Text passage ->
((

The 1960’s had our country tied up in cross country race riots, the Vietnam War, hippie war protesters, violent protests against the government as well as the police, Martin Luther King’s speeches and national debates on equal rights to say the least. Those were dangerous days for anyone to live in no matter who you were or where you lived, be it in the north, south, east or the western parts of the country. 

Depending on how old you are today, these events in our country’s past might only be remembered as references to a period of time our country went through seen only in your old history schoolbooks or in films viewed in class on those rickety old 16 millimeter projectors that we were shown in our history classes long ago.

So, what does all of those years during the ’60’s of violent and unsettling American History have to do with the making of a lone, micro budget independent horror film called “Night of the Living Dead” being produced by a commercial director in 1968 Pittsburgh, PA? Well, according to what George A. Romero stated in exactly the very first 2 minutes of this documentary… not too much.

george-romeroRomero states: “It was no big thing man. Nobody knew if we were even ever going to finish this movie. It was just like a bunch of people getting together and we were going to try to make a movie… and none of us knew that it was ever going to get finished… let alone become something as well known as it is.”

So… According to Romero, by himself, in his own words in the very 1st 2 minutes of this documentary, he states that he was just a guy who got together with some close friends (who, in fact, all pitched in $600 a head) to make a horror movie because they wanted to. That is pretty much the end of this cinematic story right there, but, for some reason, Director Rob Kuhns wants to spend the next 76 minutes of our time telling us something different. 

AGAIN within the 1st 2 minutes of this film setting up the so-called “film history experts” to dissect in their exhaustively long-winded personal incite into the subliminal racial nuances, social ramifications along with political agendas and overt statements regarding the portrayal of the Vietnam War on society that seem to fill this “Orwellian” statement of racial social oppression and hidden political conscientious that were all supposedly contained within a little known horror film at the time.

))

Task brief -> Reproduce the passage of the review starting at "So, what does" and ending at "not too much.", substituting "shoestring budget" for "micro budget".

Extracted records ->

((

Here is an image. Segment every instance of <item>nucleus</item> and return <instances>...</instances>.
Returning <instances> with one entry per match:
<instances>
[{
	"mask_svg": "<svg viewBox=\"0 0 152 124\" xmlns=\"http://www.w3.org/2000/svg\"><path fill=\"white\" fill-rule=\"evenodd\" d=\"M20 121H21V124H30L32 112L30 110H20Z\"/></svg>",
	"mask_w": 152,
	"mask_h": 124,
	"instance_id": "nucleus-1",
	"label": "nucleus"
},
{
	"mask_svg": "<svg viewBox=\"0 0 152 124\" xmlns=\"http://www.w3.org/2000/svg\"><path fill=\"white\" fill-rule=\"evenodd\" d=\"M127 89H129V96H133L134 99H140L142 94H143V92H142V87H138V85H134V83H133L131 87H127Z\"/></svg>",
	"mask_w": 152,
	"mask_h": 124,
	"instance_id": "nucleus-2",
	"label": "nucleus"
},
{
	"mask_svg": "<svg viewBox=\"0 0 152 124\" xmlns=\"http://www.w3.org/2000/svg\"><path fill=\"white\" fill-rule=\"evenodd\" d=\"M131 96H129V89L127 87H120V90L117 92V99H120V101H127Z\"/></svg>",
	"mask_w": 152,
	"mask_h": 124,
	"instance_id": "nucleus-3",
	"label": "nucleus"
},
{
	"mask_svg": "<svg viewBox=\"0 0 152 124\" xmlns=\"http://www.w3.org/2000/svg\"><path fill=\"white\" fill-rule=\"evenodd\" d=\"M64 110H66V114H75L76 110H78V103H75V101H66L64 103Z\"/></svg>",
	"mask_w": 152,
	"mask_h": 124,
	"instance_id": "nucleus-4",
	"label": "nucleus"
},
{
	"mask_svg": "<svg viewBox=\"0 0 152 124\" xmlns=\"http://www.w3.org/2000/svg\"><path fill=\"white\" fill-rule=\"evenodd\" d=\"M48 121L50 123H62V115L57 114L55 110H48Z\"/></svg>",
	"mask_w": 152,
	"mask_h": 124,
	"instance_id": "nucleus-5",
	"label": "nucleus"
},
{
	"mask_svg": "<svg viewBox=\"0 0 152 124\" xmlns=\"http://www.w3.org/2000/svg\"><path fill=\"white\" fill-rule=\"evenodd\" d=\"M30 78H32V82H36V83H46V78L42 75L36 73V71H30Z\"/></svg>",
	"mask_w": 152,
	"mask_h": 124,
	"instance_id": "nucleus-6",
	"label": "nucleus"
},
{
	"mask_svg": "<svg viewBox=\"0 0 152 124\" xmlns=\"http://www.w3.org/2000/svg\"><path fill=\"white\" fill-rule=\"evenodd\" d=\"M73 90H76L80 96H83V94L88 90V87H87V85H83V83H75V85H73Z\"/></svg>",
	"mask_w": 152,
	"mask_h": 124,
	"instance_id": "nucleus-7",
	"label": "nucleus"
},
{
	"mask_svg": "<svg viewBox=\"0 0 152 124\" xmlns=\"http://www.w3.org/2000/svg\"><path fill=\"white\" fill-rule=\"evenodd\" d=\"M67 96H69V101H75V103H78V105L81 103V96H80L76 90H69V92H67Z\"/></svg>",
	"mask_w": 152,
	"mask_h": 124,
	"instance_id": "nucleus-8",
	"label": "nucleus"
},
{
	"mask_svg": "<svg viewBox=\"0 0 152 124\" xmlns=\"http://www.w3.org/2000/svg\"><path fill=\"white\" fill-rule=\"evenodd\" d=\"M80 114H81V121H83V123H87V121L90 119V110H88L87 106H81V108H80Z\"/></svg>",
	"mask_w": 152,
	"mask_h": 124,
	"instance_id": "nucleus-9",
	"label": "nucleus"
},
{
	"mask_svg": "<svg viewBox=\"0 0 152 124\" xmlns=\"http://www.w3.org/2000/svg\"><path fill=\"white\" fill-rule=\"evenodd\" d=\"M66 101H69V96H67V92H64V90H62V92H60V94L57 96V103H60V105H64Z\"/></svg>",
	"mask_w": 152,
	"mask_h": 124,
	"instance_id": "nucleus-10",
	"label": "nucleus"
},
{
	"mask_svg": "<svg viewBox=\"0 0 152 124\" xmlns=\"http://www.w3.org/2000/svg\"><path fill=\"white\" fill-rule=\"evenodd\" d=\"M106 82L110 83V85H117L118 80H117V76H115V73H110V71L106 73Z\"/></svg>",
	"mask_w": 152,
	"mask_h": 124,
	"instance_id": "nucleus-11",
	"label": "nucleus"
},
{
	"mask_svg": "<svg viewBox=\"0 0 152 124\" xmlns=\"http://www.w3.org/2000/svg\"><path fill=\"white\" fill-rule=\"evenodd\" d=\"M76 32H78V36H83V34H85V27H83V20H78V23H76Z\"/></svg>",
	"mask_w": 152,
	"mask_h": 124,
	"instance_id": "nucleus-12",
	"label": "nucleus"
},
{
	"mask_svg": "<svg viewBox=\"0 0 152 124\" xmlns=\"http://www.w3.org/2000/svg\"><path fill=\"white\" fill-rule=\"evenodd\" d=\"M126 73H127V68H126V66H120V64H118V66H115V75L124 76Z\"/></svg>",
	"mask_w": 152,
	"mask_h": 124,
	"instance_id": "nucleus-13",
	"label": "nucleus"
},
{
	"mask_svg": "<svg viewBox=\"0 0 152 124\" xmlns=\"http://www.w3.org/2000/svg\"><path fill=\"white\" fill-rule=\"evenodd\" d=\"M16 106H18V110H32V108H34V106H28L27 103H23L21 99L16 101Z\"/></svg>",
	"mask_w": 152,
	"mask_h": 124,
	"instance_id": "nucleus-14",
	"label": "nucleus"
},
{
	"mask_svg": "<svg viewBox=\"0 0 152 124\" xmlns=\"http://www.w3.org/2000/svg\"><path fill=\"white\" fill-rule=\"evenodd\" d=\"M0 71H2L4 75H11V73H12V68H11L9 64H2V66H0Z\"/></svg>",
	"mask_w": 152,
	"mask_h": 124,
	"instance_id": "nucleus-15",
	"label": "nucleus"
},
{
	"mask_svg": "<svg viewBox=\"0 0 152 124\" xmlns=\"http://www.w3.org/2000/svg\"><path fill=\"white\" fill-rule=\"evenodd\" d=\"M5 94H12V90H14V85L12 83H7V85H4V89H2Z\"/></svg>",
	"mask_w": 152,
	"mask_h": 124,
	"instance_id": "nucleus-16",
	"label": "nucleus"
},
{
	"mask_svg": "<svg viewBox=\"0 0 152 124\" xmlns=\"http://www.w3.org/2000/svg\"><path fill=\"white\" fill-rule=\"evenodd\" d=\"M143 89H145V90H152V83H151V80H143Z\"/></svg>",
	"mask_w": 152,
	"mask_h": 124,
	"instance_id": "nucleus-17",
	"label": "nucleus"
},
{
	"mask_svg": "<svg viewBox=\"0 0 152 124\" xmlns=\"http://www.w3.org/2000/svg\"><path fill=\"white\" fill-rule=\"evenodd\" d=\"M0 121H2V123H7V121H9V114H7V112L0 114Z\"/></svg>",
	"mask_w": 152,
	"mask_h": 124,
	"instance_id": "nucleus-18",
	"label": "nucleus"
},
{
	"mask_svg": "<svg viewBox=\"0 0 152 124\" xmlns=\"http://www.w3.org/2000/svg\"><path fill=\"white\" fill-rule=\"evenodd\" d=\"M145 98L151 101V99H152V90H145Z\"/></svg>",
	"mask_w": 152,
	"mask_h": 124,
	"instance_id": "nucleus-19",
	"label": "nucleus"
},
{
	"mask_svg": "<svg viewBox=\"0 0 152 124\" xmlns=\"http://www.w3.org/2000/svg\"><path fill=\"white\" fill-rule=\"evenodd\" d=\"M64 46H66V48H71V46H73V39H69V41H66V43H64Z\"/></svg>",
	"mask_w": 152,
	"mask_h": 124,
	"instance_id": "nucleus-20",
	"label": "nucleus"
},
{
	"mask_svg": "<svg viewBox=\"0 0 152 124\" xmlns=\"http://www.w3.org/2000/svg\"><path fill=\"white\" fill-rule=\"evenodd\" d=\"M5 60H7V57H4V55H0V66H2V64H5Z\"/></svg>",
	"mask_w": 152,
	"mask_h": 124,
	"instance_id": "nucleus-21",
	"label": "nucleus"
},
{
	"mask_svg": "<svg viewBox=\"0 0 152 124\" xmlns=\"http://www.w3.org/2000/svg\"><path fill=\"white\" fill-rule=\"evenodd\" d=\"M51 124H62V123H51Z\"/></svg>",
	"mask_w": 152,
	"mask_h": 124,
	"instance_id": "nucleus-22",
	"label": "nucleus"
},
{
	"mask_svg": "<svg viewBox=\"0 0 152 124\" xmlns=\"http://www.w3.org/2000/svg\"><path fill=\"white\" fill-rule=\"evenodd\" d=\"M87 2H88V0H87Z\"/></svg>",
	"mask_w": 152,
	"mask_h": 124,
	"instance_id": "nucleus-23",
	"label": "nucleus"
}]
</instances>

))

Problem solution ->
So, what does all of those years during the ’60’s of violent and unsettling American History have to do with the making of a lone, shoestring budget independent horror film called “Night of the Living Dead” being produced by a commercial director in 1968 Pittsburgh, PA? Well, according to what George A. Romero stated in exactly the very first 2 minutes of this documentary… not too much.